The 301st Cavalry Regiment was a cavalry unit of the United States Army during World War I and the interwar period. It was activated in early 1918 but broken up in the middle of the year to form new artillery units. The unit was recreated as a New York Organized Reserve unit during the interwar period, and was converted into a signal aircraft warning regiment after the United States entered World War II.

== History ==
Shortly after the United States entered World War I, the regiment was constituted in the National Army on 18 May 1917, and organized on 3 February 1918 at Camp Fremont. However, it was broken up on 27 August and its men were used to create the 46th and 47th Field Artillery Regiments, and the 16th Trench Mortar Battery. All three artillery units were demobilized on 15 February 1919 at Camp Kearny.

On 15 October 1921, the 46th and 47th Field Artillery and the 16th Trench Mortar Battery were reconstituted in the Organized Reserve as the 301st Cavalry Regiment, part of the 61st Cavalry Division in the Second Corps Area. The 301st was initiated (activated) on 15 October with regimental headquarters at Syracuse, 1st Squadron at Rochester, and 2nd Squadron at Utica. The regiment joined the division's 151st Cavalry Brigade. From 1 March 1922 to 19 June 1925, the regiment was commanded by Colonel William J. Donovan, the future head of the Office of Strategic Services. The headquarters was relocated to Buffalo in November 1924 and to Rochester in April 1929. On 25 August 1928, the 2nd Squadron moved to Buffalo, and on 2 July 1929 the regiment added a new 3rd Squadron at Buffalo.

The regiment usually held its Inactive Training Period meetings at the Culver Road Armory in Rochester. It conducted regular equestrian training on the horses of the 121st Cavalry Regiment at the Culver Road Armory.
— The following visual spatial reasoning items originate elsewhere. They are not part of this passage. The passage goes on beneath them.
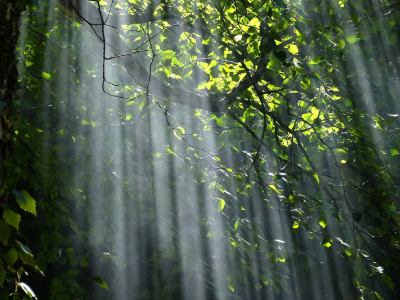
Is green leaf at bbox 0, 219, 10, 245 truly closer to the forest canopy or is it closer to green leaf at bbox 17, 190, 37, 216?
green leaf at bbox 17, 190, 37, 216

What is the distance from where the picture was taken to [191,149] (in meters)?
3.29

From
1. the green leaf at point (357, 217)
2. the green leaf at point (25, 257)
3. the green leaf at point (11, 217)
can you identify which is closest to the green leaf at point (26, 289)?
the green leaf at point (25, 257)

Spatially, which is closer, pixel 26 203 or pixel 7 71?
pixel 26 203

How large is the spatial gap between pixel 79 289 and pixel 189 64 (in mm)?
1957

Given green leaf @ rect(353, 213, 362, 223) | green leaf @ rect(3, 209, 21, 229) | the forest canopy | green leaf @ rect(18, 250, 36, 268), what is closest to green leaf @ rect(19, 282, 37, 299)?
green leaf @ rect(18, 250, 36, 268)

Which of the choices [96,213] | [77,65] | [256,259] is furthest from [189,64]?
[256,259]

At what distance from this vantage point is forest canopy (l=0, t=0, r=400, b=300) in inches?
101

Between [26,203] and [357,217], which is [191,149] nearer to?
[357,217]

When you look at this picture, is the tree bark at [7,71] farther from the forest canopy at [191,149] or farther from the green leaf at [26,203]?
the forest canopy at [191,149]

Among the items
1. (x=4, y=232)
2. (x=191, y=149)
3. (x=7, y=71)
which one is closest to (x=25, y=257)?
(x=4, y=232)

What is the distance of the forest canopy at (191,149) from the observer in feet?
8.45

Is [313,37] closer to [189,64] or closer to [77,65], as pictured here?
[189,64]

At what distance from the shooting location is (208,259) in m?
3.12

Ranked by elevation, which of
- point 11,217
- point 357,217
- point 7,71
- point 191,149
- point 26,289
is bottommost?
point 26,289
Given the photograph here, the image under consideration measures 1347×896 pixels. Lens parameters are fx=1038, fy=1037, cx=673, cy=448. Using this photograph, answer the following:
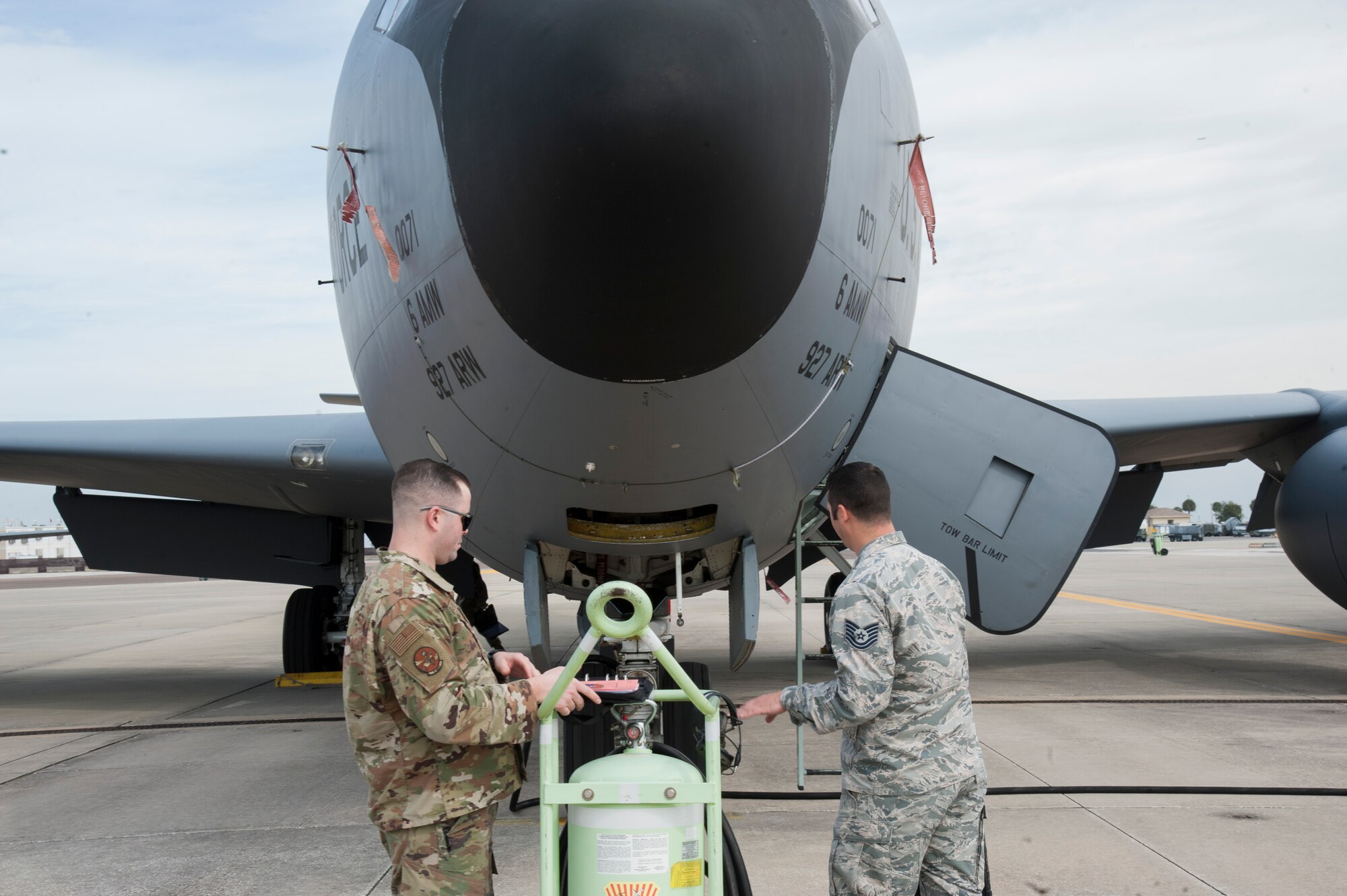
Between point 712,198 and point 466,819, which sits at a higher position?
point 712,198

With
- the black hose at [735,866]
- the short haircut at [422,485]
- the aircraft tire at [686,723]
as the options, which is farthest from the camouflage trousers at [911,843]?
the aircraft tire at [686,723]

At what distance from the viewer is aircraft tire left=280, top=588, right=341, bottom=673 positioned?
32.1 ft

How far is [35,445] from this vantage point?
8.18 m

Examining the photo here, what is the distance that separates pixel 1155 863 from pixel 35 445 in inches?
324

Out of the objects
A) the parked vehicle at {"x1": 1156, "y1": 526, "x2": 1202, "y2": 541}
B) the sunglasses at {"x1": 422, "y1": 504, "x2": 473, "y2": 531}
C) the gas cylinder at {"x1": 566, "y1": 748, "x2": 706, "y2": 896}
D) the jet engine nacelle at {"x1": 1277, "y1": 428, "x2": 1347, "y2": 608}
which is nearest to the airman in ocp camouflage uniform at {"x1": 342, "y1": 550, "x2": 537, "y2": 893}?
the sunglasses at {"x1": 422, "y1": 504, "x2": 473, "y2": 531}

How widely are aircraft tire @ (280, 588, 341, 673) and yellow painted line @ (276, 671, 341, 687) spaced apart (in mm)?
68

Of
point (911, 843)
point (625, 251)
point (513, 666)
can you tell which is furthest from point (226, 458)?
point (911, 843)

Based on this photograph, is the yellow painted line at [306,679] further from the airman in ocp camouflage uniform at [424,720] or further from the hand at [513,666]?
the airman in ocp camouflage uniform at [424,720]

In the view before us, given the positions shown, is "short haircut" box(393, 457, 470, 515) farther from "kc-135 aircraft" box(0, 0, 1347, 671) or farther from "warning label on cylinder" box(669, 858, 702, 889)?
"warning label on cylinder" box(669, 858, 702, 889)

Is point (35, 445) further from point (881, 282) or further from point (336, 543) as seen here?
point (881, 282)

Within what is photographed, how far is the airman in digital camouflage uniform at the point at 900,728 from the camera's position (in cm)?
269

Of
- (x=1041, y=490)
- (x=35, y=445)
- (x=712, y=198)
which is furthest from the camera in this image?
(x=35, y=445)

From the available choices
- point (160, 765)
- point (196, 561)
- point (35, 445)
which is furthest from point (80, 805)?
point (196, 561)

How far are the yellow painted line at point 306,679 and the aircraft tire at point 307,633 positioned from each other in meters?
0.07
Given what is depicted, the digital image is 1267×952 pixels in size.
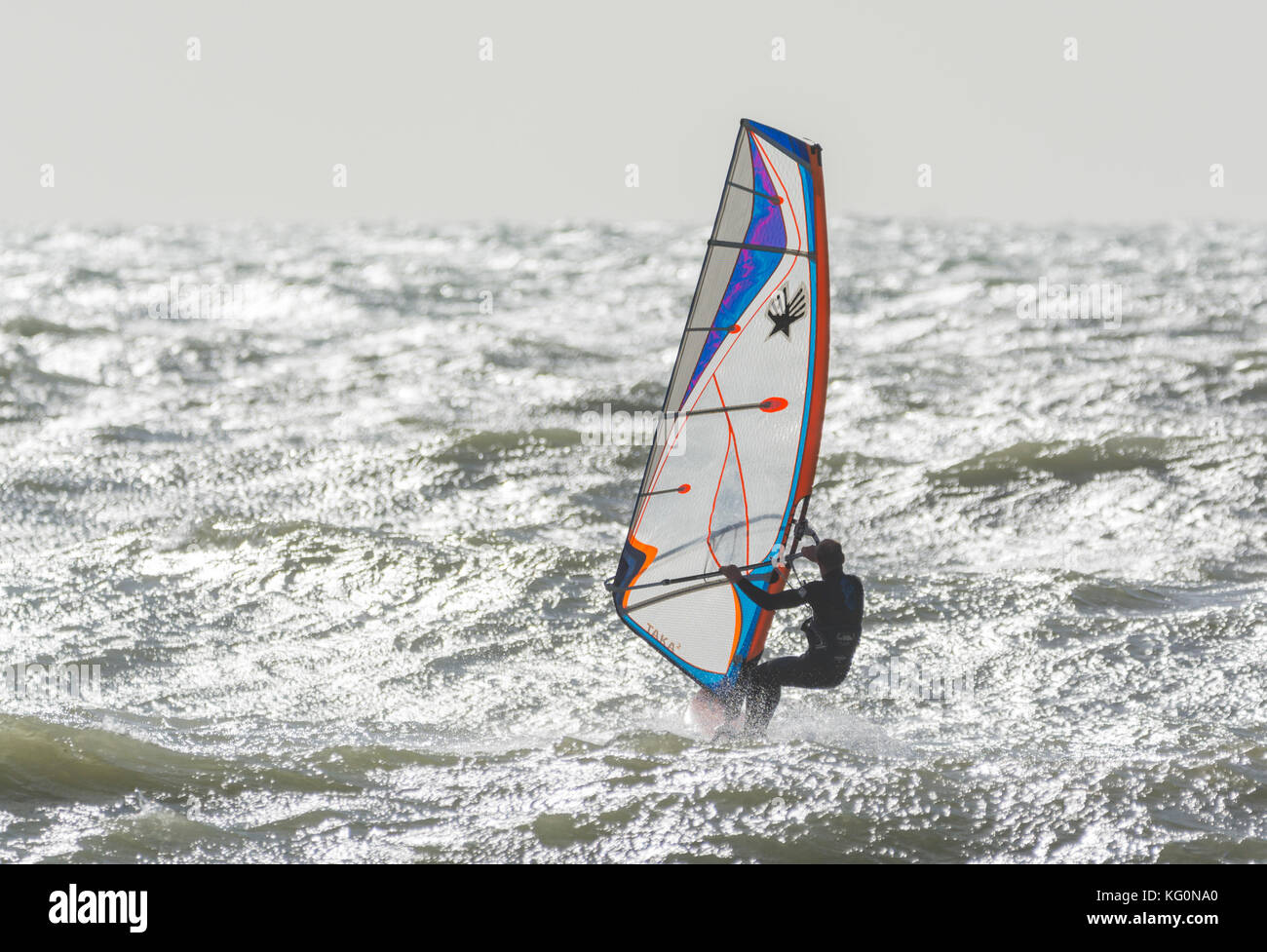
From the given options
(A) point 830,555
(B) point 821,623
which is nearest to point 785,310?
(A) point 830,555

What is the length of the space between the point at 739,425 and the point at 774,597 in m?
1.06

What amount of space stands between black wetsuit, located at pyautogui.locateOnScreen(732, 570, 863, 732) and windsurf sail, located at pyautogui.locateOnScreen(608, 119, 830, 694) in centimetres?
21

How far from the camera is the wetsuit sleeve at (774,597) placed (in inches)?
302

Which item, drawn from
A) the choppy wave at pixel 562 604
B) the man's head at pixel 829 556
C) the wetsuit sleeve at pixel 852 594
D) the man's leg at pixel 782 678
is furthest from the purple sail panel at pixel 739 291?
the choppy wave at pixel 562 604

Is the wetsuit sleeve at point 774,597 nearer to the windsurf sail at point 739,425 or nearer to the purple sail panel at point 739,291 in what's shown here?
the windsurf sail at point 739,425

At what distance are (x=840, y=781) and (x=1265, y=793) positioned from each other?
243cm

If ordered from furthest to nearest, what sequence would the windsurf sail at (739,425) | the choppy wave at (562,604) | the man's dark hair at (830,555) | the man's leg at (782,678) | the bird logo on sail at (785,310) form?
1. the man's leg at (782,678)
2. the bird logo on sail at (785,310)
3. the man's dark hair at (830,555)
4. the windsurf sail at (739,425)
5. the choppy wave at (562,604)

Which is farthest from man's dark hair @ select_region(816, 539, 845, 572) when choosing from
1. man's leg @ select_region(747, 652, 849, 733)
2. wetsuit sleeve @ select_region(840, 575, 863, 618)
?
man's leg @ select_region(747, 652, 849, 733)

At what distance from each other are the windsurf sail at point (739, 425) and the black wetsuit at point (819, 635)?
0.70ft

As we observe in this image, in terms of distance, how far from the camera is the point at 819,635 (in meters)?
7.90

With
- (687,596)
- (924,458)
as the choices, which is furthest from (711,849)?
(924,458)

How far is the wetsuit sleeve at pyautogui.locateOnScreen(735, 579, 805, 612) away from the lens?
767 centimetres

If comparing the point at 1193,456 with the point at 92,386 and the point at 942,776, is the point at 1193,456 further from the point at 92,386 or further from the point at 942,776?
the point at 92,386

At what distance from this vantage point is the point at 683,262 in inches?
1513
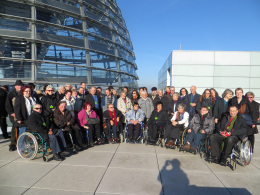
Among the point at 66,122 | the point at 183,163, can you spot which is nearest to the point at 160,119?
the point at 183,163

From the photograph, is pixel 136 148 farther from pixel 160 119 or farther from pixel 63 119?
pixel 63 119

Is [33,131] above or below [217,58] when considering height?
below

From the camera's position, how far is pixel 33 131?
398 cm

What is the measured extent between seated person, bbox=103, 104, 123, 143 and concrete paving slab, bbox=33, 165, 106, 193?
200cm

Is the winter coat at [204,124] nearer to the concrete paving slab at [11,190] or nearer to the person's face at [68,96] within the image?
the person's face at [68,96]

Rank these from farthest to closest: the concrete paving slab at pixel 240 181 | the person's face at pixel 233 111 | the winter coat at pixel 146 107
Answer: the winter coat at pixel 146 107, the person's face at pixel 233 111, the concrete paving slab at pixel 240 181

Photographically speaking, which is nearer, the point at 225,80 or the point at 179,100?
the point at 179,100

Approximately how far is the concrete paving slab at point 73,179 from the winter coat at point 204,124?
285 cm

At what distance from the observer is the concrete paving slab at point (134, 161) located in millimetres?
3779

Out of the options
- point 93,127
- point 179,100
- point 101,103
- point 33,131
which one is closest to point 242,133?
point 179,100

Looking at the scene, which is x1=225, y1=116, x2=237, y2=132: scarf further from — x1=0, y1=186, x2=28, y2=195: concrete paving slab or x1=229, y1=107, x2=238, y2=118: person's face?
x1=0, y1=186, x2=28, y2=195: concrete paving slab

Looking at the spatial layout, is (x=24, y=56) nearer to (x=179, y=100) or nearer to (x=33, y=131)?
(x=33, y=131)

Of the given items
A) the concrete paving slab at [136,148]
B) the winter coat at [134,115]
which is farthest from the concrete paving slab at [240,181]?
the winter coat at [134,115]

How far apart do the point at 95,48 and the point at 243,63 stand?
11.0 metres
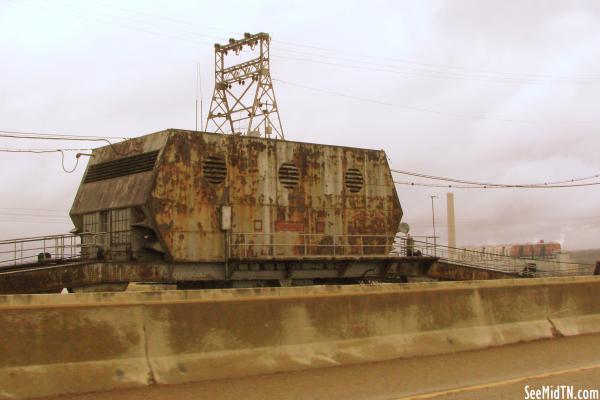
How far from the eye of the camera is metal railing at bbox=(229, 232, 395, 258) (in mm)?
20953

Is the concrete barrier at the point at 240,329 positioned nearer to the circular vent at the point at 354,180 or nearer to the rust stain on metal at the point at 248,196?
the rust stain on metal at the point at 248,196

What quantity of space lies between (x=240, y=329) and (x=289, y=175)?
47.4 feet

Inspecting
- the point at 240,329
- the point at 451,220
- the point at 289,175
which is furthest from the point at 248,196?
the point at 451,220

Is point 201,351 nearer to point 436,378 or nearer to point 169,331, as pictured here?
point 169,331

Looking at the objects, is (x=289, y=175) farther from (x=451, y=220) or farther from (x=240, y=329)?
(x=451, y=220)

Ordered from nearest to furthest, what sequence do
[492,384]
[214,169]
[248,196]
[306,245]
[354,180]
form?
[492,384], [214,169], [248,196], [306,245], [354,180]

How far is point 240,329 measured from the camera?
8.14 meters

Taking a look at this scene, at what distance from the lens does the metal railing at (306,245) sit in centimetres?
2095

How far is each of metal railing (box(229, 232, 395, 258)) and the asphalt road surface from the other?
11756mm

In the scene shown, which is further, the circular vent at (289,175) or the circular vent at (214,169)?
the circular vent at (289,175)

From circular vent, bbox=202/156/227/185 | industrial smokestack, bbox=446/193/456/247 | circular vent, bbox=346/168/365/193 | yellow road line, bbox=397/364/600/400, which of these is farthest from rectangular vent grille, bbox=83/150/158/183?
industrial smokestack, bbox=446/193/456/247

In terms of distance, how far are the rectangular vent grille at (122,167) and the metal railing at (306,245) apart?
3569 mm

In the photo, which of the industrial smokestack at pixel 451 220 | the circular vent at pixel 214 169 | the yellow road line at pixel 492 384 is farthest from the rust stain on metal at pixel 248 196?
the industrial smokestack at pixel 451 220

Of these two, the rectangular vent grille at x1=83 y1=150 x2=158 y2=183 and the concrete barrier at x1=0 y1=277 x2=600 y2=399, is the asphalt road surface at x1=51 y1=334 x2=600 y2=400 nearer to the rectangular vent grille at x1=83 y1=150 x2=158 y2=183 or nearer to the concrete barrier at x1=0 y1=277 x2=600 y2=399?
the concrete barrier at x1=0 y1=277 x2=600 y2=399
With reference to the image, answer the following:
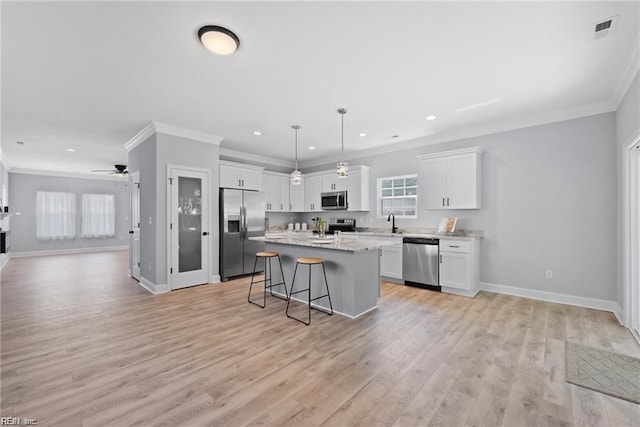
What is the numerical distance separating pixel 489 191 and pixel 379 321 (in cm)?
299

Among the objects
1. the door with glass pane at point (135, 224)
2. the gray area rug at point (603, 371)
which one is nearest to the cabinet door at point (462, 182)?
the gray area rug at point (603, 371)

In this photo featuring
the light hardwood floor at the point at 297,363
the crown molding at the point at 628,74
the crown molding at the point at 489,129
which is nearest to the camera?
the light hardwood floor at the point at 297,363

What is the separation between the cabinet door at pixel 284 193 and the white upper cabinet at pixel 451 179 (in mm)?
3456

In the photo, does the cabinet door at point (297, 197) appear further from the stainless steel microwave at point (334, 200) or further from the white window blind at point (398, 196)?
the white window blind at point (398, 196)

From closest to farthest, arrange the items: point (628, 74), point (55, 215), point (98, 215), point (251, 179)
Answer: point (628, 74) < point (251, 179) < point (55, 215) < point (98, 215)

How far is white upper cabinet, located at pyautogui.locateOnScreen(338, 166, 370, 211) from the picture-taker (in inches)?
242

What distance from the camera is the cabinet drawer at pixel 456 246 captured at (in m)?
4.39

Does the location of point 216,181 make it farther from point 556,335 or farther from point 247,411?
point 556,335

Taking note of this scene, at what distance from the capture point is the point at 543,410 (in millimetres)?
1846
The regiment conducted summer training at Fort Ethan Allen, Vermont, with the 1st Squadron, 3rd Cavalry Regiment, and at Fort Belvoir, Virginia, with the remainder of the 3rd Cavalry. Its designated mobilization training station was the Syracuse Concentration Area in New York.

After the United States entered World War II, it was converted into the 542nd Signal Aircraft Warning Regiment on 30 January 1942. The regiment was disbanded on 11 November 1944. An unrelated reserve unit, the 301st Armored Cavalry Regiment, briefly existed after the war in Georgia.

== Commanders ==
The 301st was commanded by the following officers:
- Colonel Sterling P. Adams (2 February–28 August 1918)
- Lieutenant Colonel Nathan C. Shiverick (15 October 1921 – 1 March 1922)
- Colonel William J. Donovan (1 March 1922 – 19 June 1925)
- Colonel Nathan C. Shiverick (19 June 1925 – 18 August 1932)
- Colonel Carl H. Loebs (19 August 1932 – 11 August 1936)
- Colonel Russell R. Ward (11 August 1936–December 1941)

== Heraldry ==
The 301st's coat of arms was approved on 16 June 1924 and its distinctive unit insignia on 18 June 1925. The distinctive unit insignia included a 1 1/8 in (2.86 cm) gold colored metal and enamel device, which consisted of a yellow shield with a red chevron in the center, a red star to the left of a walking grizzly bear in the upper left corner, and a beaver below the chevron. The shield's color symbolized the cavalry, the red chevron represented its artillery service, the bear and red star were from the Seal of California, where the 301st was originally formed, and the beaver was from the Seal of New Netherland, representing its location in New York. The regimental motto, "Fort Et Loyal" (Strong and Loyal), was attached to the bottom of the distinctive unit insignia. The regimental coat of arms was of a similar design to the distinctive unit insignia but included the Organized Reserve's Minuteman crest above the shield and omitted the motto.